Tarea asignada →
Imprime íntegro y sin ningún cambio el texto sobre Linares de Mora.

**** Fragmento dado

Encaramada sobre un espolón rocoso y custodiada por pinares centenarios, Linares de Mora aparece de pronto al doblar una curva de la carretera, como una visión que desafía el paso del tiempo. Desde la distancia, mucho antes de adentrarse en sus empinadas calles, el viajero contempla una estampa que parece brotar del imaginario medieval: las casas encaladas se abrazan a la ladera rocosa en un equilibrio casi imposible; la esbelta torre de la iglesia de la Inmaculada –elegante centinela, separada del templo como un faro de piedra– se recorta contra el azul del cielo aragonés; y más arriba, los restos del antiguo castillo coronan el pueblo con un eco que resuena a antiguas batallas. El viento huele a monte, a leña y a piedra vieja, y hay una quietud en el aire que invita a reducir la velocidad, a mirar, a escuchar.
Este rincón privilegiado del corazón de la Sierra de Gúdar, situado en el extremo sudeste de la provincia de Teruel, acaba de ingresar, de forma oficial, en el selecto club de Los Pueblos más Bonitos de España, que agrupa a localidades con un notable valor patrimonial, histórico y paisajístico. Junto a La Fresneda, que también se ha sumado recientemente a esta prestigiosa lista, Linares comparte este honor con otros pueblos turolenses como Albarracín, Rubielos de Mora, Calaceite, Mirambel, Puertomingalvo, Valderrobres o Cantavieja. Una distinción más que merecida que premia la belleza intacta de este enclave singular, donde la arquitectura popular y el entorno natural se funden en perfecta armonía.

********
**** Registros listados

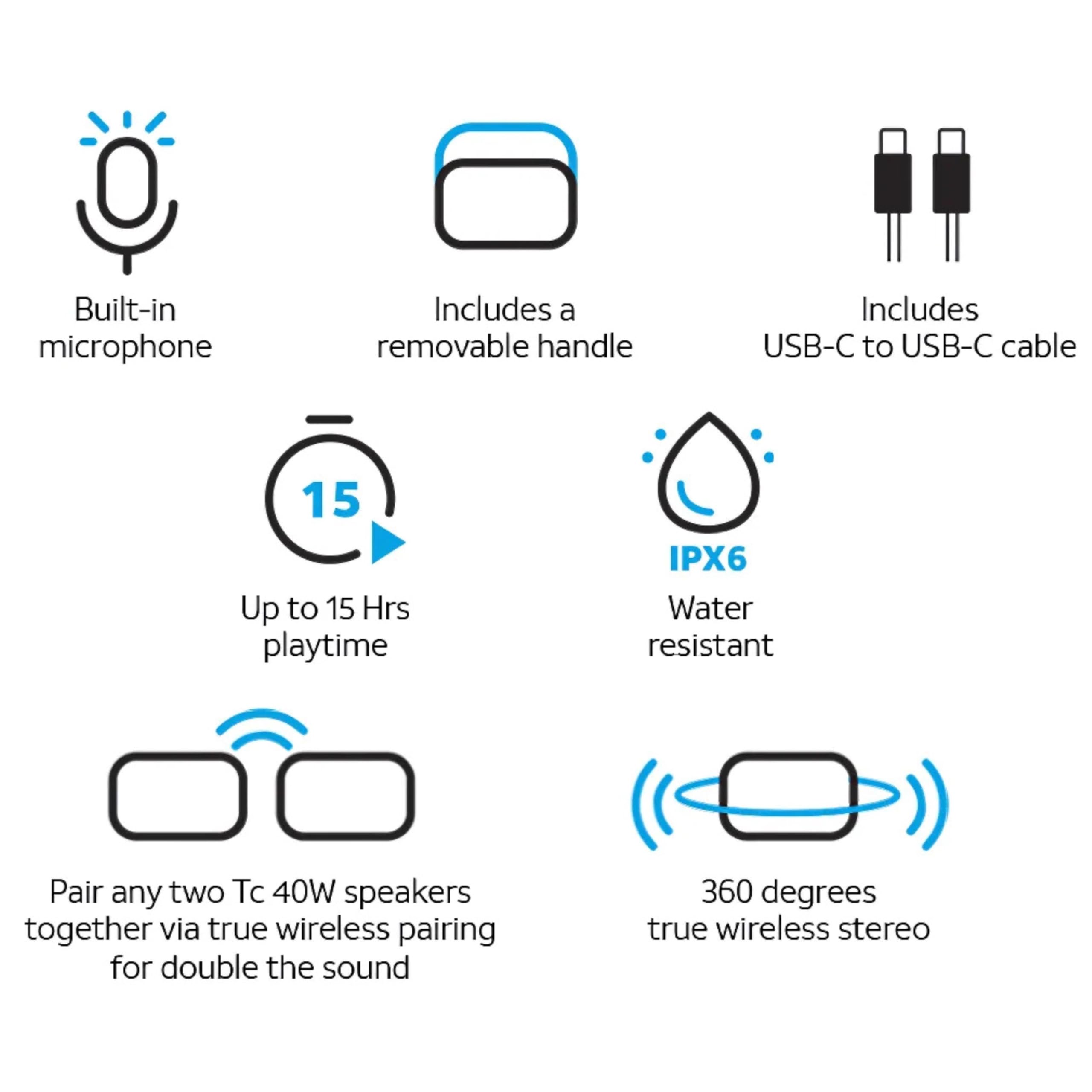 Built-in microphone

Includes a removable handle

Includes USB-C to USB-C cable

15

Up to 15 Hrs playtime

IPX6

Water resistant

Pair any two Tc 40W speakers together via true wireless pairing for double the sound

360 degrees true wireless stereo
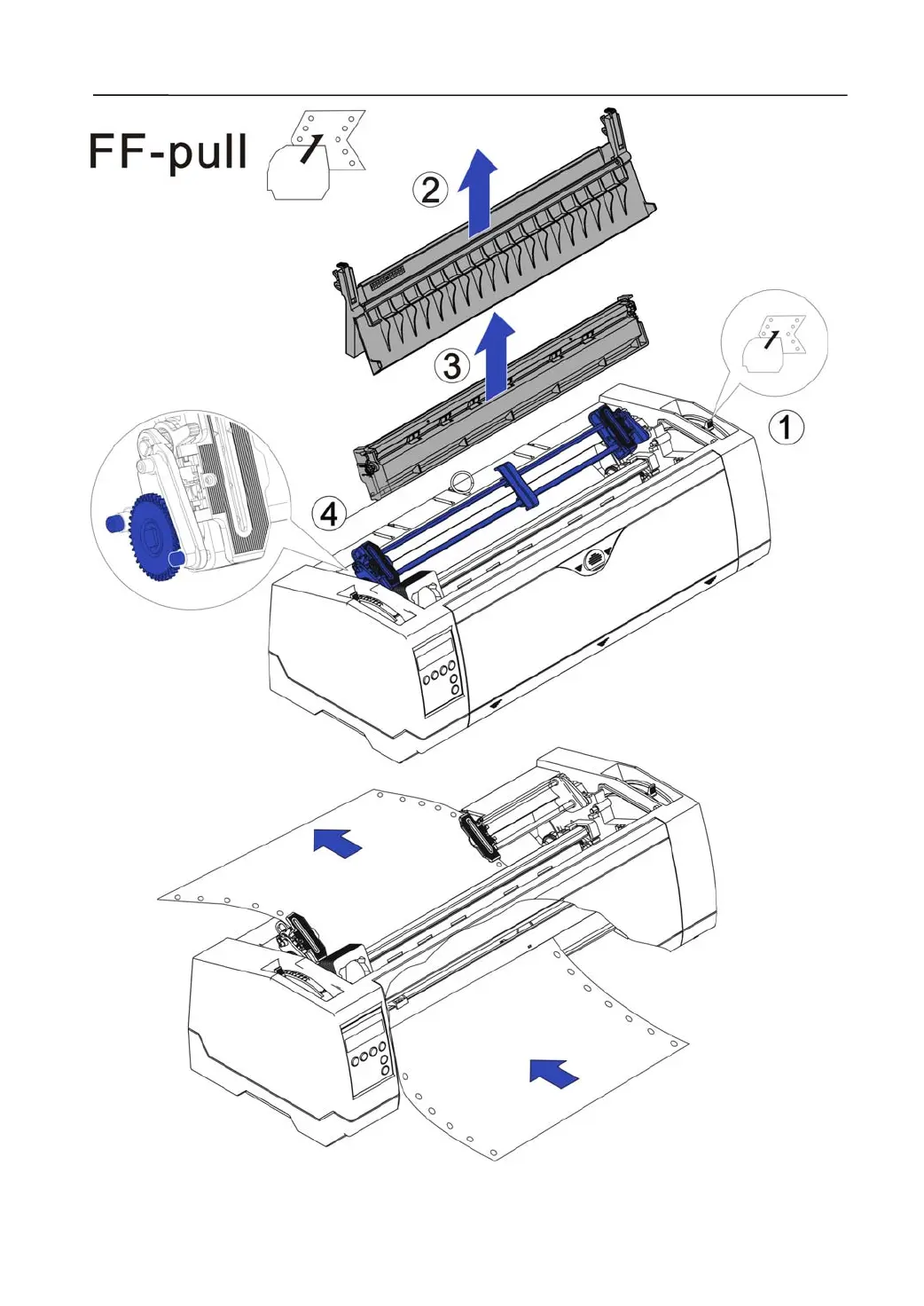 FF-pull

2

3

1

4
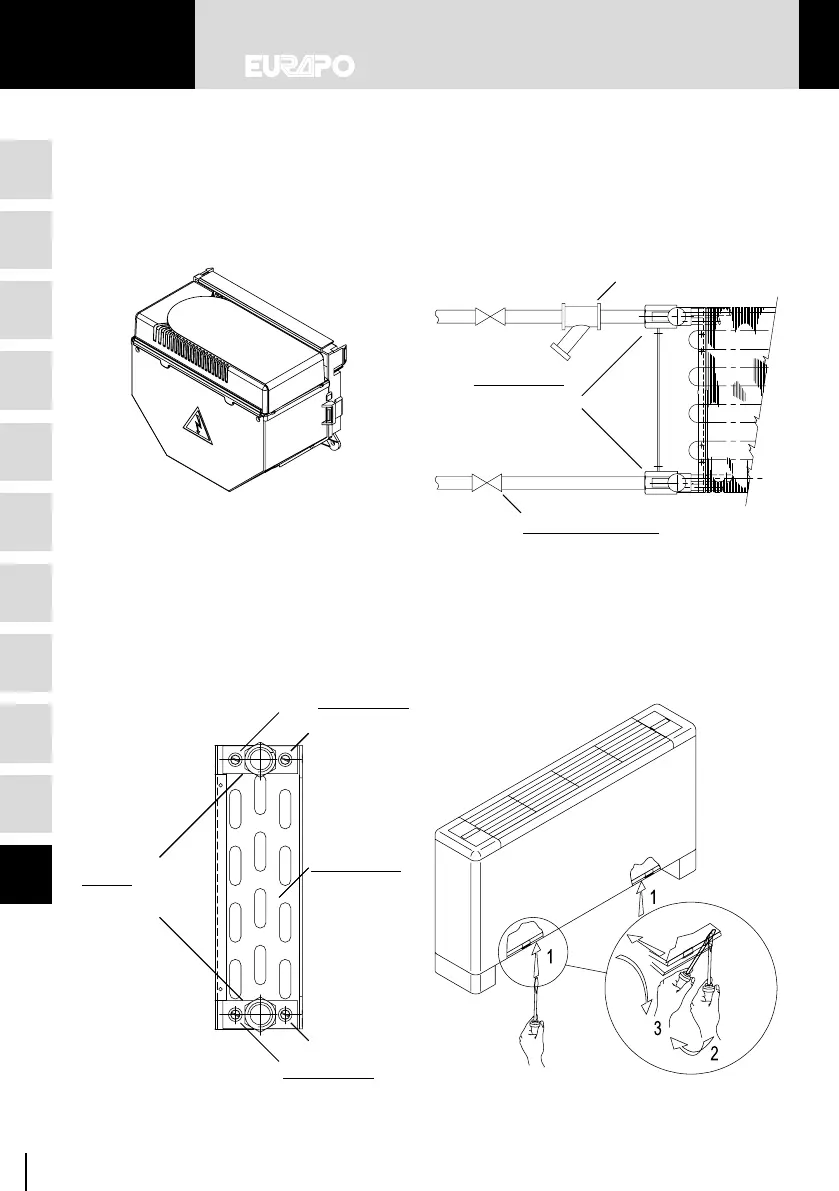 EURAPO

1

1

3

2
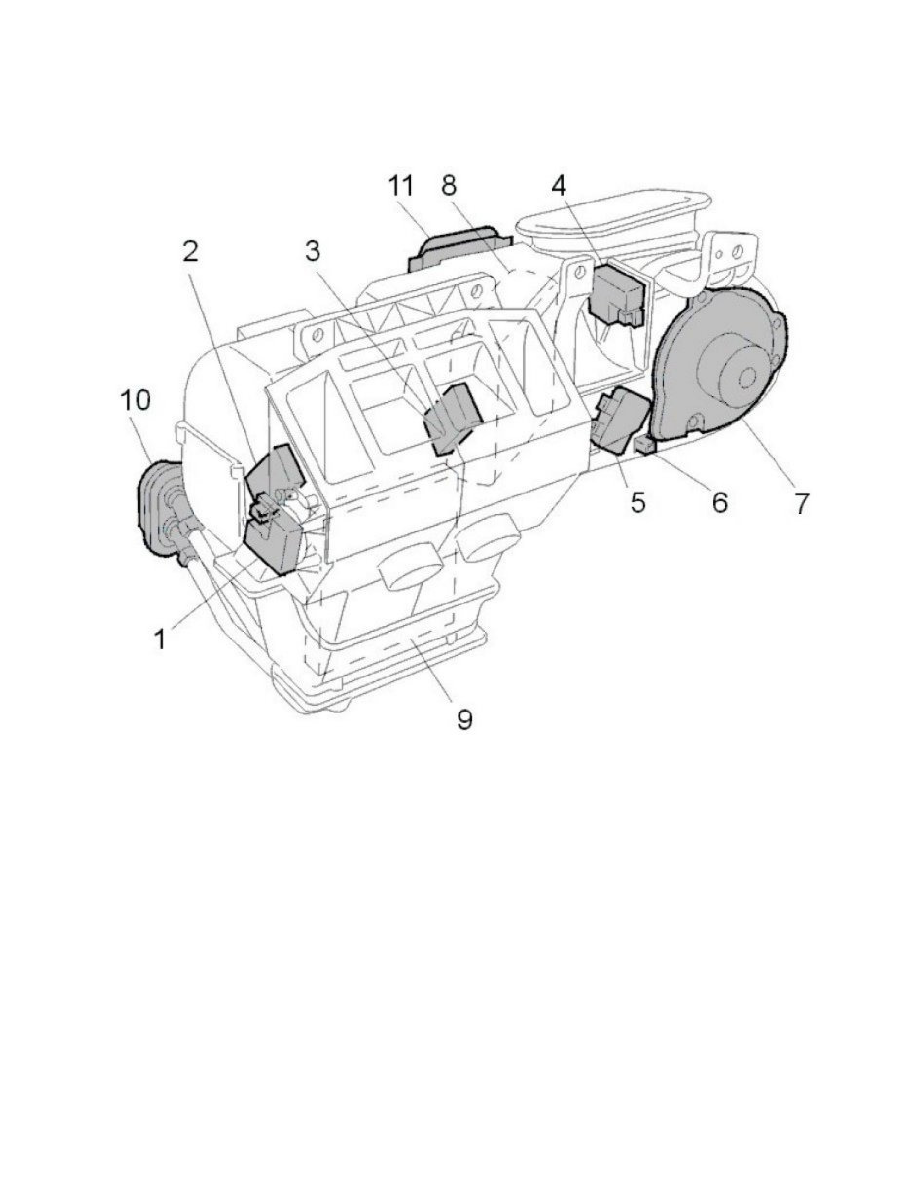 11
8
4
2
3
10
5
6
7
1
9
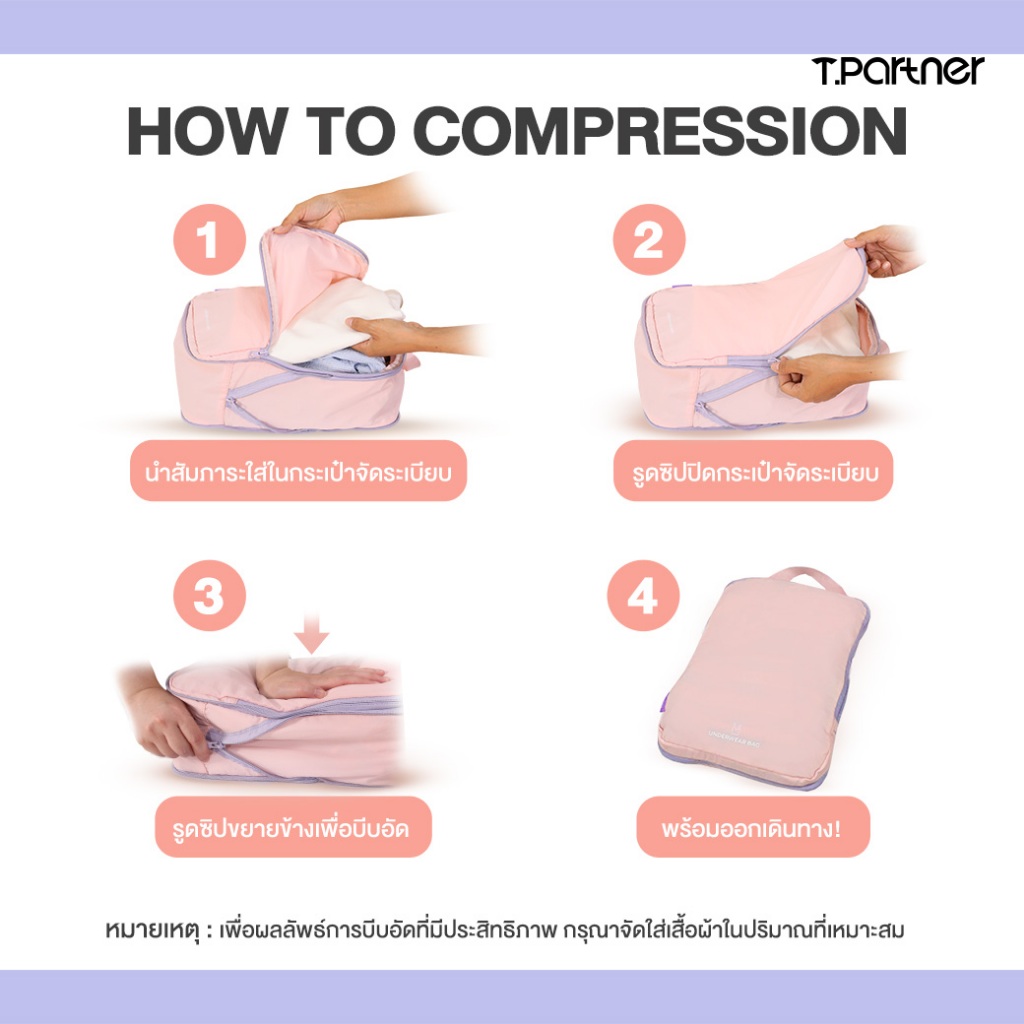 T.Partner

HOW TO COMPRESSION

1

นำสัมภาระใส่ในกระเป๋าจัดระเบียบ

2

รูดซิปปิดกระเป๋าจัดระเบียบ

3

รูดซิปขยายข้างเพื่อบีบอัด

4

UNDERWEAR BAG

พร้อมออกเดินทาง!

หมายเหตุ : เพื่อผลลัพธ์การบีบอัดที่มีประสิทธิภาพ กรุณาจัดใส่เสื้อผ้าในปริมาณที่เหมาะสม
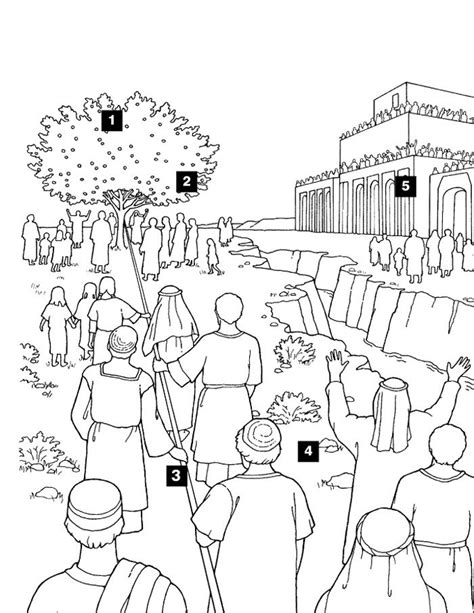 1
2
5
4
3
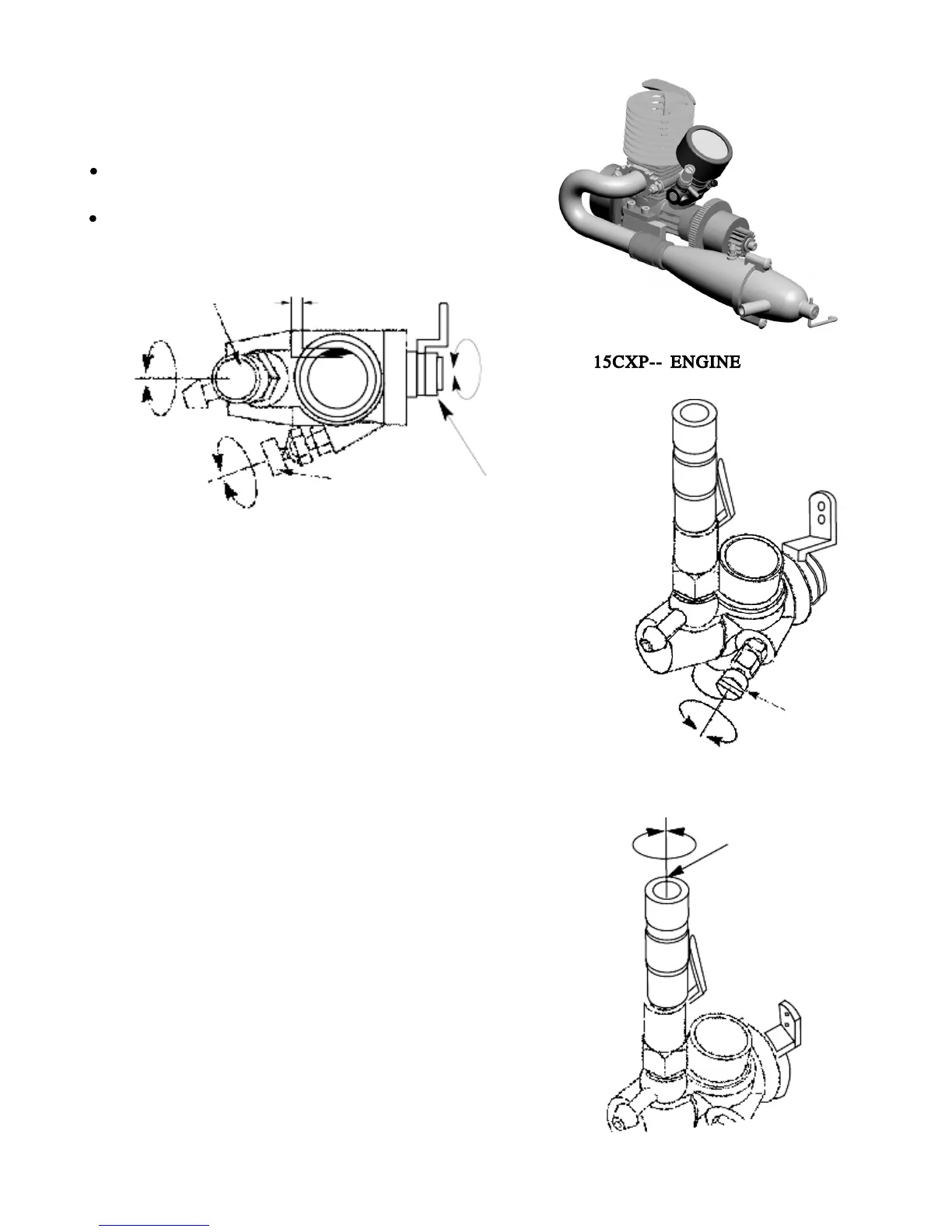 15CXP-- ENGINE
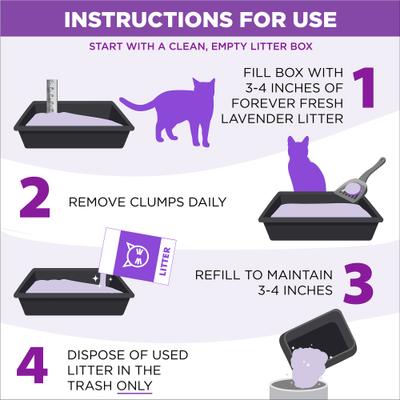 INSTRUCTIONS FOR USE

START WITH A CLEAN, EMPTY LITTER BOX

1 FILL BOX WITH 3-4 INCHES OF FOREVER FRESH LAVENDER LITTER

2 REMOVE CLUMPS DAILY

LITTER

3 REFILL TO MAINTAIN 3-4 INCHES

4 DISPOSE OF USED LITTER IN THE TRASH ONLY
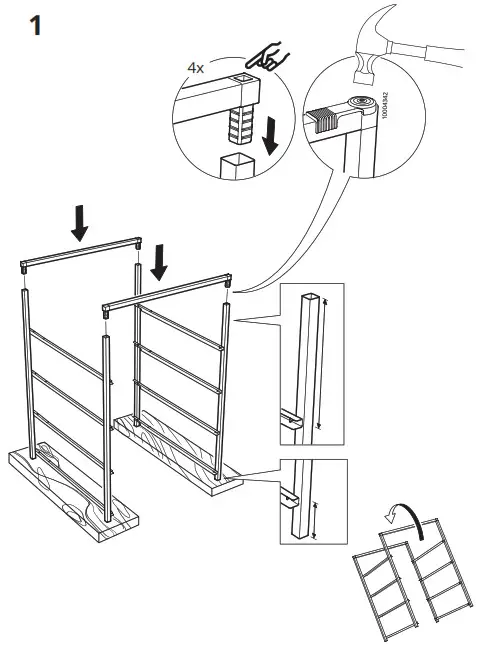 1

4x

10004342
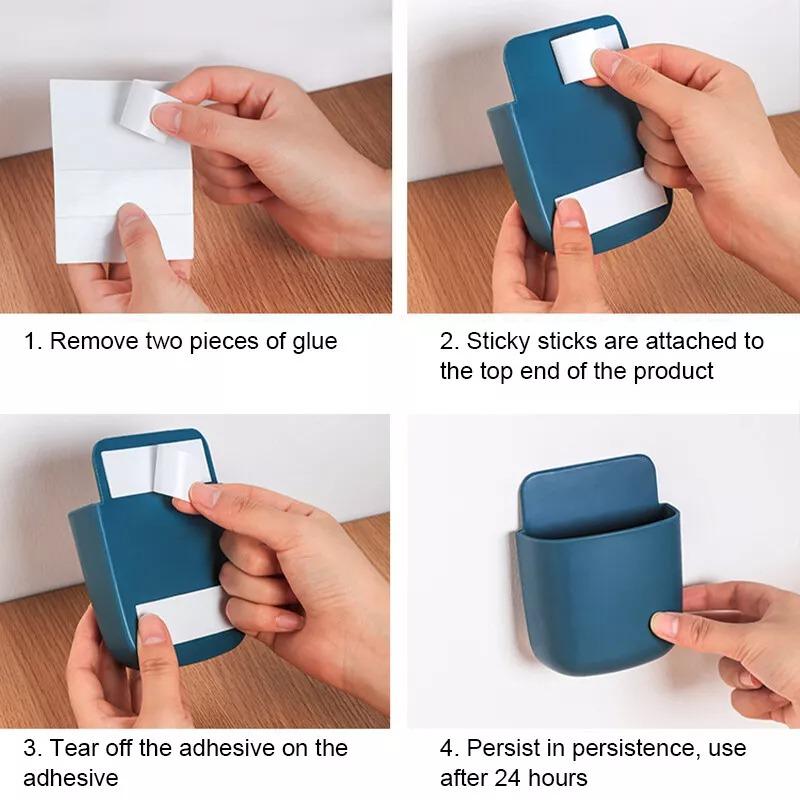 1. Remove two pieces of glue

2. Sticky sticks are attached to the top end of the product

3. Tear off the adhesive on the adhesive

4. Persist in persistence, use after 24 hours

********

Ejercicio resuelto →
Encaramada sobre un espolón rocoso y custodiada por pinares centenarios, Linares de Mora aparece de pronto al doblar una curva de la carretera, como una visión que desafía el paso del tiempo. Desde la distancia, mucho antes de adentrarse en sus empinadas calles, el viajero contempla una estampa que parece brotar del imaginario medieval: las casas encaladas se abrazan a la ladera rocosa en un equilibrio casi imposible; la esbelta torre de la iglesia de la Inmaculada –elegante centinela, separada del templo como un faro de piedra– se recorta contra el azul del cielo aragonés; y más arriba, los restos del antiguo castillo coronan el pueblo con un eco que resuena a antiguas batallas. El viento huele a monte, a leña y a piedra vieja, y hay una quietud en el aire que invita a reducir la velocidad, a mirar, a escuchar.
Este rincón privilegiado del corazón de la Sierra de Gúdar, situado en el extremo sudeste de la provincia de Teruel, acaba de ingresar, de forma oficial, en el selecto club de Los Pueblos más Bonitos de España, que agrupa a localidades con un notable valor patrimonial, histórico y paisajístico. Junto a La Fresneda, que también se ha sumado recientemente a esta prestigiosa lista, Linares comparte este honor con otros pueblos turolenses como Albarracín, Rubielos de Mora, Calaceite, Mirambel, Puertomingalvo, Valderrobres o Cantavieja. Una distinción más que merecida que premia la belleza intacta de este enclave singular, donde la arquitectura popular y el entorno natural se funden en perfecta armonía.